Alongside his delving into Jewish mysticism, Shyfrin remains very much involved in the real world and the crises affecting Israel, the Jewish people, and his Ukrainian homeland. He currently serves as Vice President of the World Jewish Congress, representing Ukraine. He continues to fund Jewish schools, synagogues and community centres across Ukraine and Russia.
Since the invasion of Ukraine, Shyfrin has helped finance evacuations of Jewish elderly people and children to Hungary and Israel and continues to support communities on a monthly basis.

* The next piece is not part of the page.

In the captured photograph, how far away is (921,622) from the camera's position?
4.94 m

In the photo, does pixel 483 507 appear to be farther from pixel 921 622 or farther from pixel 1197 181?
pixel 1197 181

“For me, a Jew is a Jew,” he has been quoted as saying. “It does not matter where he lives. We are one family.”
As for the rising antisemitism in Europe, he points out that – unlike the 1930s – today, we have Israel.
“Israel is our country and we must be strong enough to protect it,” he is quoted as saying..
“The Relativity of Death” was released in February, and, Shyfrin reports, has already sold over 5,000 copies. The book is available on Amazon and Kindle.